Regrettably, the Supreme Court of Georgia does not agree with you.



> In an attempt to show the creek is navigable, Givens floated through Ichauway's leasehold on a styrofoam and wood raft that was four feet wide, sixteen feet long, and drew one foot of water. He loaded the raft with a goat, a bale of cotton, and two passengers, disassembling the raft and portaging around the dam. He argues the goat, cotton, and passengers were freight and his trip showed the creek was capable of use for transporting freight under OCGA § 44-8-5 (a), despite the presence of the dam. OCGA § 44-8-5 (a), however, requires that to be deemed navigable, a stream must support freight traffic "in the regular course of trade." Givens does not claim craft such as his are currently used in the regular course of trade but does contend the raft is representative of craft that were so used in the nineteenth century. He argues this shows the creek was formerly navigable under the definition, and that once a stream is susceptible of navigation that status is not lost. He also relies upon this argument to maintain that the creek can be deemed navigable despite the presence of the dam which undisputedly prevents the free passage of boats through the creek.
> 
> Irrespective of whether a stream once regarded as navigable is forever so regarded, the record does not show that this creek was ever navigable under the statutory definition.

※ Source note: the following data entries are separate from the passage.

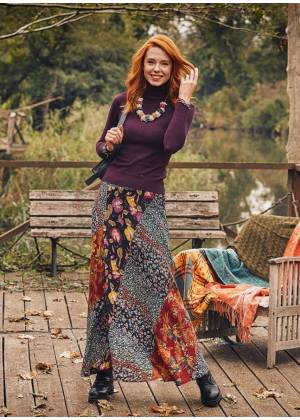 Patchwork Long Skirt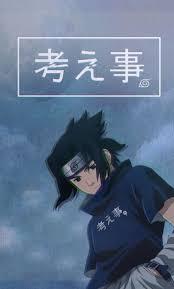 Téléchargez et utilisez gratuitement nos 100 000+ photos de fond d'écran noir. Sasuke Fond D Ecran Dessin Kakashi Naruto Art Naruto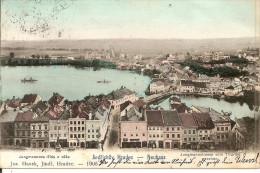 1903 - JINDRICHUV HRADEC , Gute Zustand, 2 Scan - Czech Republic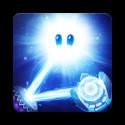 神之光最新版v1.2.4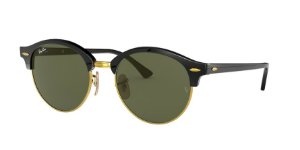 Ray-Ban Clubround 0RB4246 Preto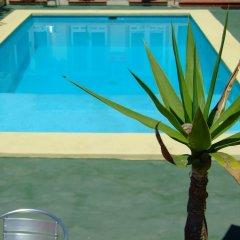 Отель Mariblu Bed & Breakfast Guesthouse Мальта, Шевкия - отзывы, цены и фото номеров - забронировать отель Mariblu Bed & Breakfast Guesthouse онлайн бассейн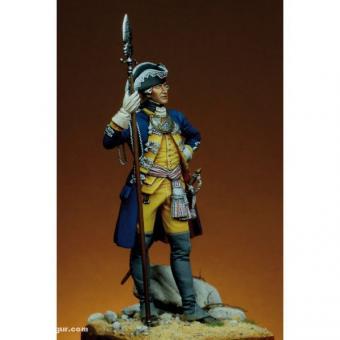 Offizier - Leib-Infanterie-Regiment Hessen-Kassel in Amerika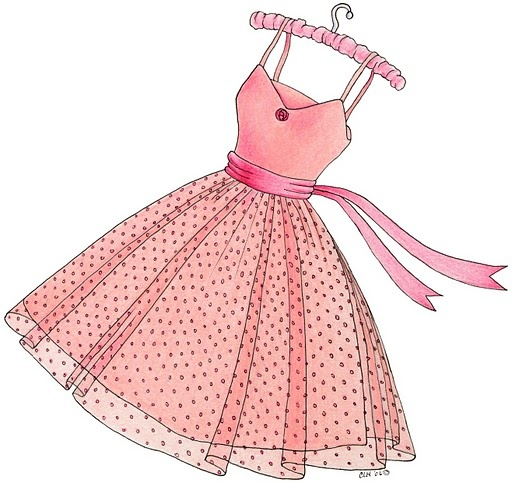 Pink Dress clipart #7, Download drawings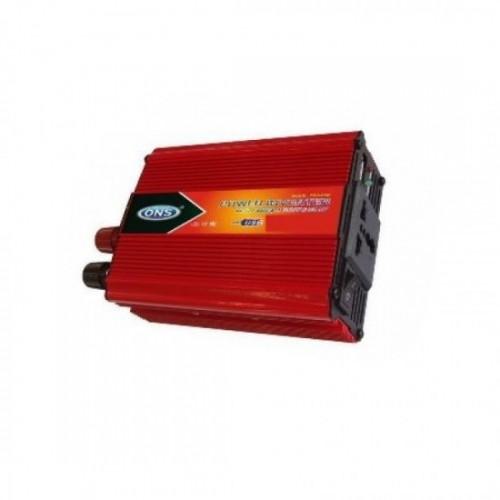 500W DC 12V TO AC 230V SOLAR POWER INVERTER
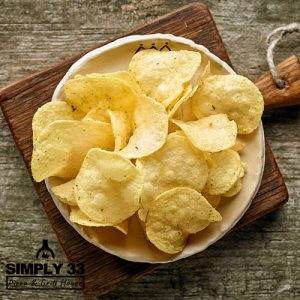 Simply 33 - Chips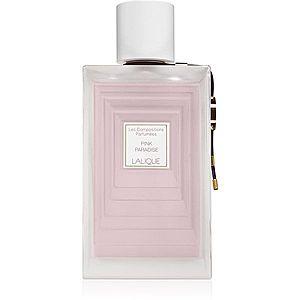 Lalique Les Compositions Parfumées Pink Paradise parfémovaná voda pro ženy 100 ml obraz
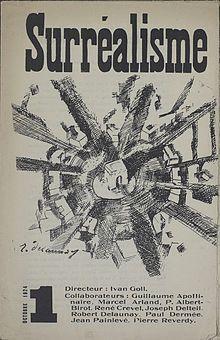Extensive Archive of Avant-Garde & Modernist Magazines Now Available Online in Archives, Art, Literature, Magazines Book And Magazine, Magazine Art, Magazine Covers, Marcel, Surrealist Manifesto, Surrealist Photographers, Joseph, Tristan Tzara, Robert Delaunay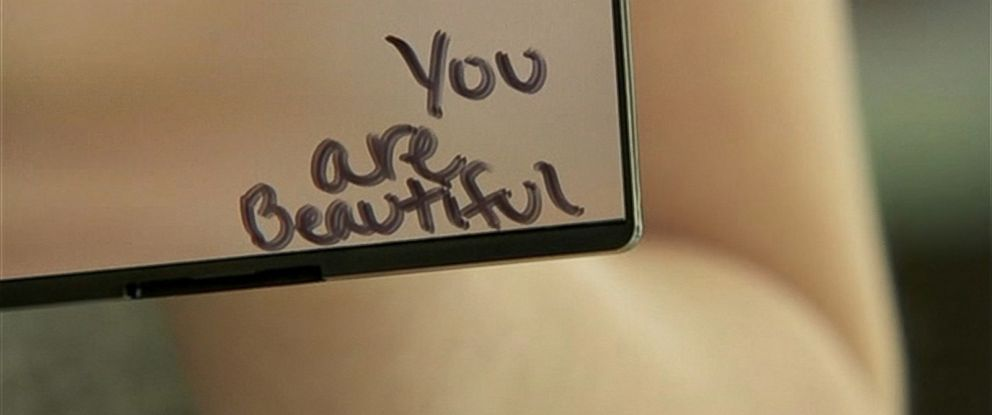 PHOTO: The compact mirrors that were given out to middle school girls in Rock Creek Middle School in Happy Valley, Oregon on March 19, 2015 include positive messages like this one.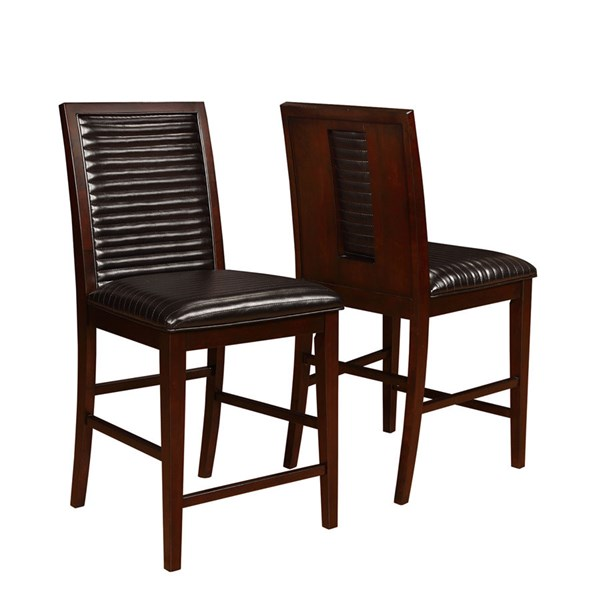 2 Chester Bitter Chocolate Wood Counter Height Chairs CST-105727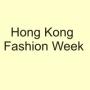 Fashion Week, Hong Kong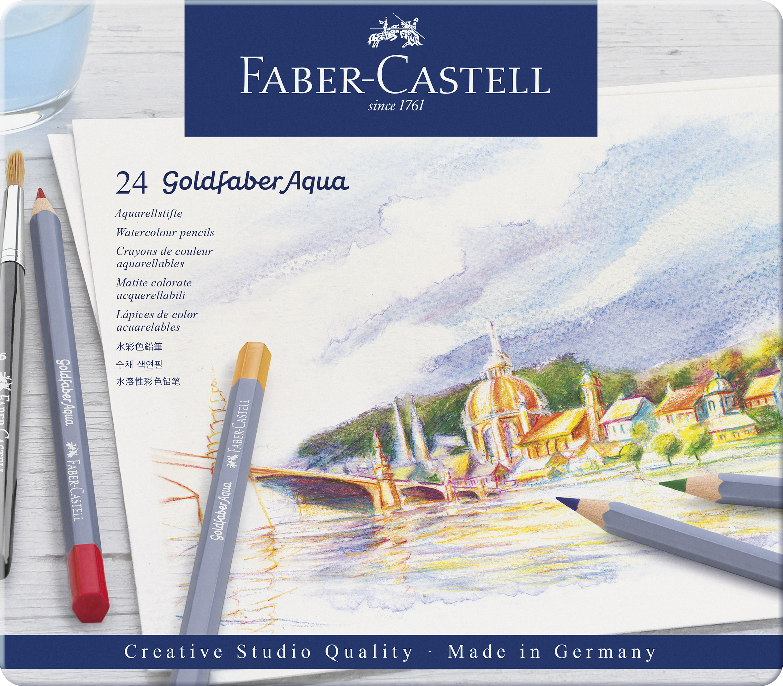 Faber-Castell Goldfaber Aqua Farbstifte 24er Metalletui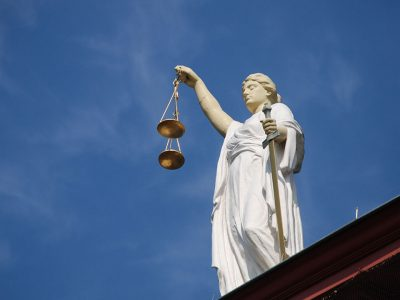 agression-sexuelle-justice-ci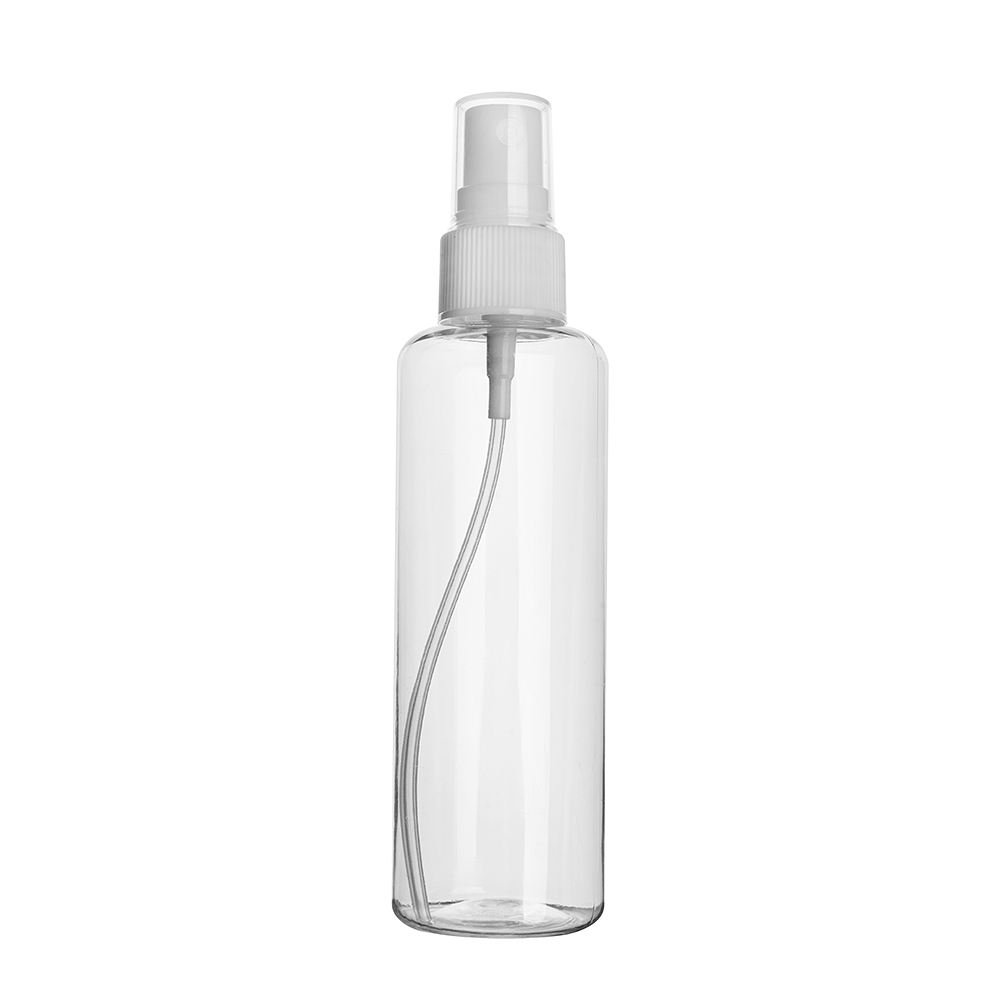 Spray PET Bottle 100ml Plastic Spray Bottle
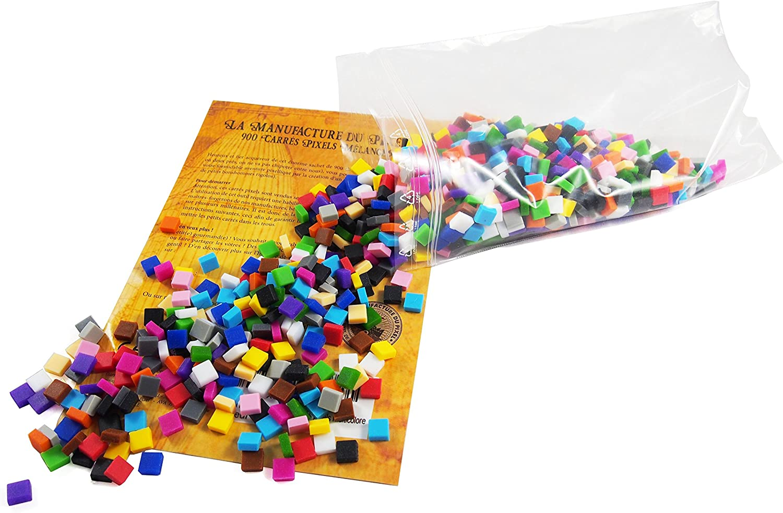 La Manufacture Du Pixel 900 Carrés Pixels Multicolore Pixel Art Loisir Créatif Mosaïque Fun Créez à Linfini Tout Lart Qui Vous Ressemble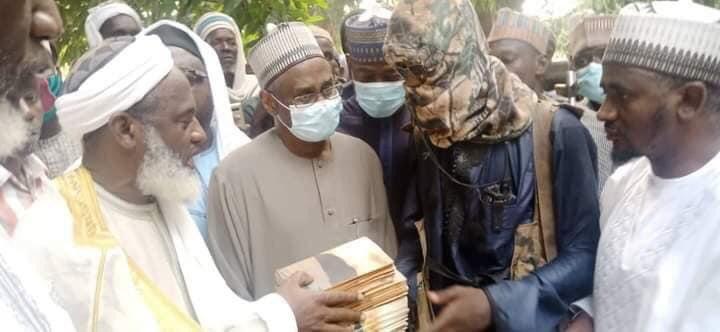 Sheikh Gumi meets bandits who kidnapped 27 Kagara students (Photos) 4
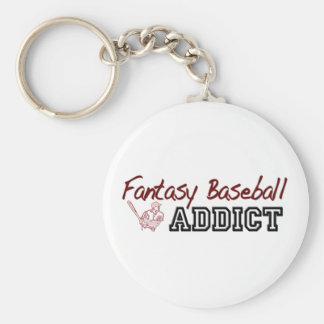 Fantasy Baseball Addict Basic Round Button Key Ring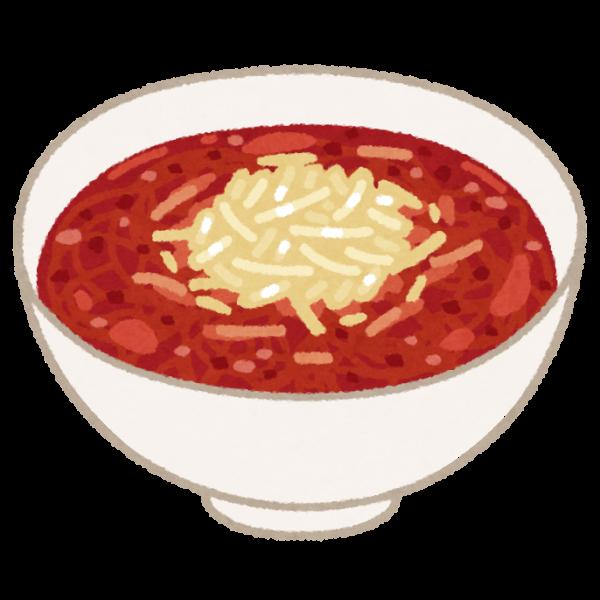 food_ramen_gekikara.png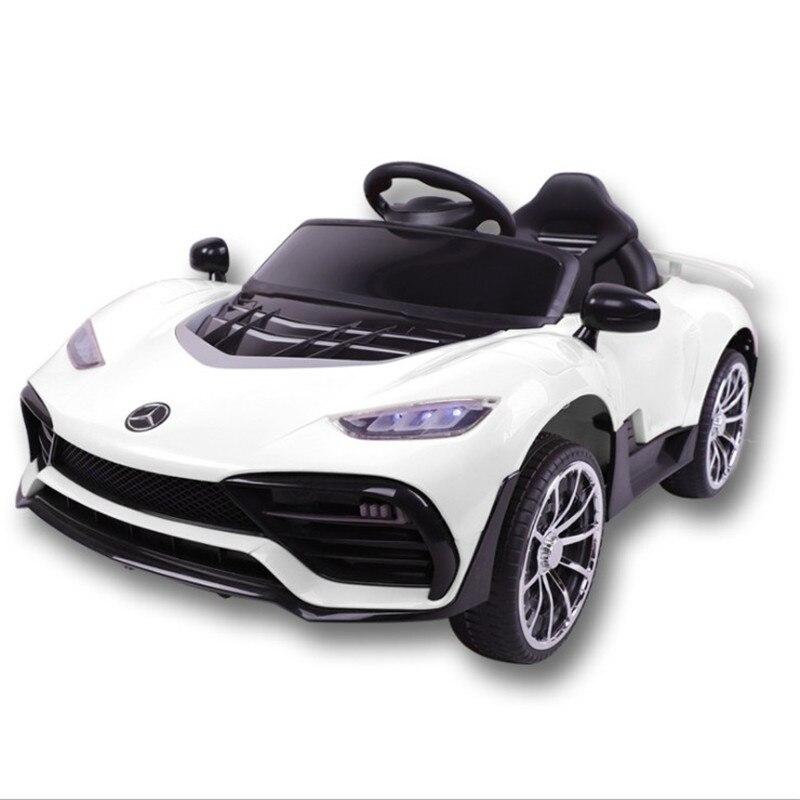 Voiture bébé enfants quatre roues véhicule électrique voiture Bluetooth télécommande avec balançoire musique voiture lumières enfants jouets peuvent s'asseoir personnes voiture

> Givens also suggests that there is a public right of common passage on the creek, relying on the following language from Young v. Harrison, 6 Ga. 130, 140--141 (1849):
> 
> Rivers are of three kinds: 1st. Such as are wholly and absolutely private property. 2d. Such as are private property, subject to the servitude of the public interest, by a passage upon them. The distinguishing test between the two is, whether they are susceptible or not of use for a common passage. 3d. Rivers where the tide ebbs and flows, which are called arms of the sea. [Cit.]
> 
> ...


GIVENS v. ICHAUWAY, INC., 268 Ga. 710


This issue has also arisen on the Broad River, the West Fork of the Chattoga, and Toccoa River, and the authorities have found in favor of the landowner.

The lower Altamaha is a case study in the "common law", or "we don't need no stinking law books".  Morgan Lake which is in much the same as the Ft. Barrington Lake is treated as private property.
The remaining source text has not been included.